*EXPLORE THE MATERIAL*:
• 1. In the beauty myths article, what effect does hot water have on your skin?
• 2. Retype the stretch of the beauty myths article from "2. Myth: You" through "be quickly absorbed.".

*SOURCE EXTRACT*:
....
When it comes to beauty tips, some advice defies logical explanation. And yet these beauty myths are widespread and continue to trip us up. With theories like facial yoga preventing wrinkles (cough, waste of time!) and feeling that you need to buy all your skincare products from the same line, here are the 10 biggest beauty myths—and the truth behind each.
1. Myth: Chocolates gives you spots
Truth: The connection is likely to have been made because many women eat more junk when they’re pre-menstrual or anxious – if you are feeling moody, chocolate stimulates serotonin which gives you a thick lift or cortisol during times of stress and it’s those two hormones that are responsible for stimulating the sebaceous glands which create spots.
2. Myth: You should wash your face multiple times a day
Truth: If you are the kind who is obsessed with washing your face multiple times a day, stop! Washing your face frequently causes your skin to feel dry, irritated and dehydrated. The soap and water strip your skin of its natural oils. Wash your face once or twice a day with room temperature water and a mild cleanser. Hot water makes your skin feel drier.
3. Myth: Never use oily products on oil skin
Truth: Skin is a sensory organ that responds to message from within. So if oil’s been stripped at the surface in an effort to keep it looking shine-free, it will actually produce more sebum from beneath to compensate. Today’s oils are of such high quality, they can help balance skin and they’re fine enough to be quickly absorbed.
4. Myth: Sunscreen is only for summer
Truth: Skipping or skimping on sunscreen is an absolute no-no! Sunscreen is a must, all through the year. The reason is that sunscreen protects you not only against the sun rays, but also against UV rays, and these ultra-violet rays are present all through the year, irrespective of the season.
5. Myth: The harder you exfoliate, the better
Truth: Exfoliating your skin aggressively does more harm than good. The granular nature of an exfoliating agent, when scrubbed too hard on the skin can cause the skin to bruise. So use your exfoliating agent to gently massage your skin and clean out the pores.
....
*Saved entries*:

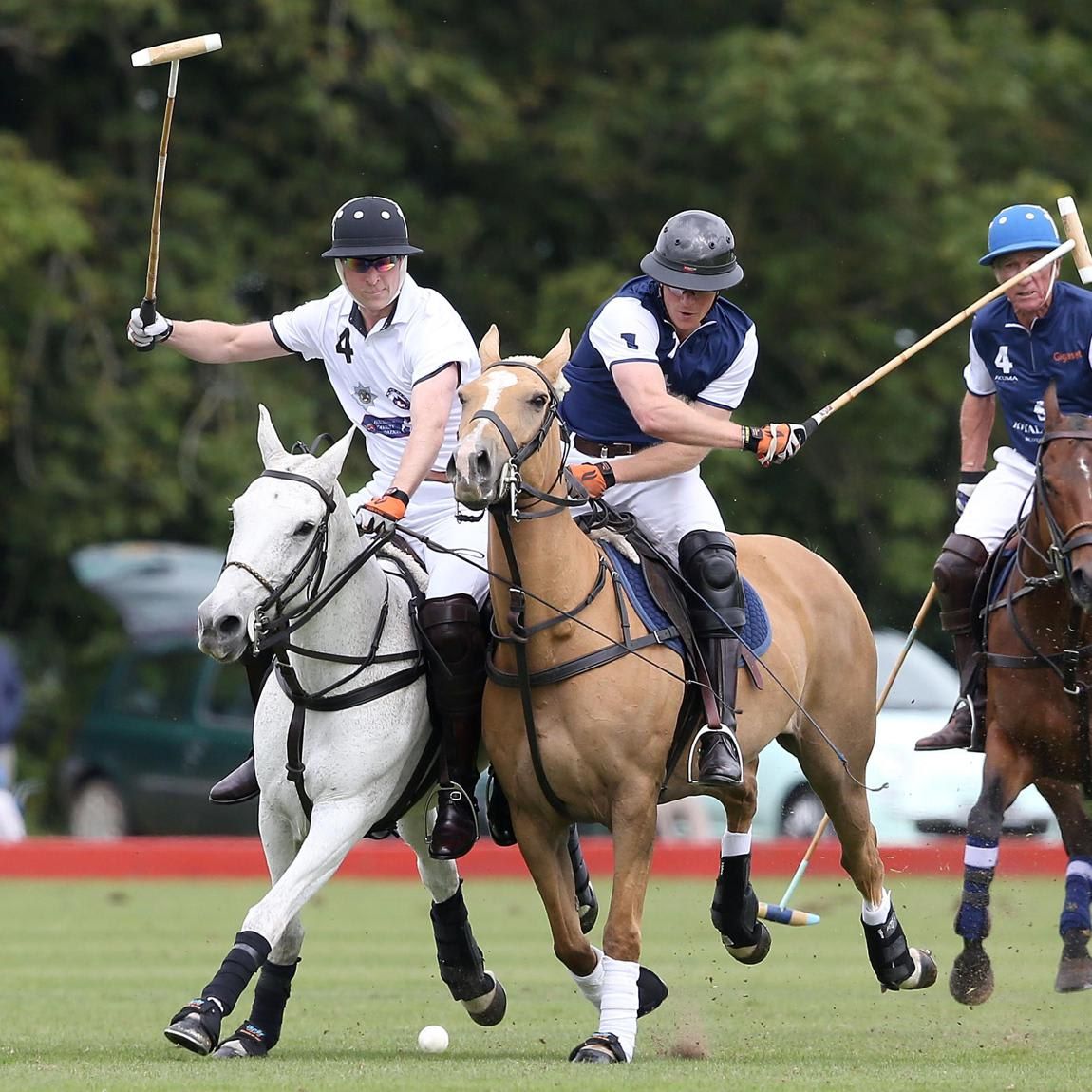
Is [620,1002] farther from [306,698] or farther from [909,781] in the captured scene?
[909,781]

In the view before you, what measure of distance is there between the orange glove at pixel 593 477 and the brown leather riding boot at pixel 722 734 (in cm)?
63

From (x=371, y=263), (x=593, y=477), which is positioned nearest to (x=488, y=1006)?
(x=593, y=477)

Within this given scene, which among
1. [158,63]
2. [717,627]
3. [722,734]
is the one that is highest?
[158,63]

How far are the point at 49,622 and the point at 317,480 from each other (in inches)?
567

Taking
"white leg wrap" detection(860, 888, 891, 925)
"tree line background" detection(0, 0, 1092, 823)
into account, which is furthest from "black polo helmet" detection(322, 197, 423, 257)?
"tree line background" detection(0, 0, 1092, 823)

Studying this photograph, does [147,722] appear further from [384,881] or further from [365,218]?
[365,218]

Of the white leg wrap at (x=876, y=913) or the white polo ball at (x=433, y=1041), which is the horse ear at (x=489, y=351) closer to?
....
*RESULTS OF THE TASKS*:
• 1. It makes your skin feel drier.

• 2.
2. Myth: You should wash your face multiple times a day
Truth: If you are the kind who is obsessed with washing your face multiple times a day, stop! Washing your face frequently causes your skin to feel dry, irritated and dehydrated. The soap and water strip your skin of its natural oils. Wash your face once or twice a day with room temperature water and a mild cleanser. Hot water makes your skin feel drier.
3. Myth: Never use oily products on oil skin
Truth: Skin is a sensory organ that responds to message from within. So if oil’s been stripped at the surface in an effort to keep it looking shine-free, it will actually produce more sebum from beneath to compensate. Today’s oils are of such high quality, they can help balance skin and they’re fine enough to be quickly absorbed.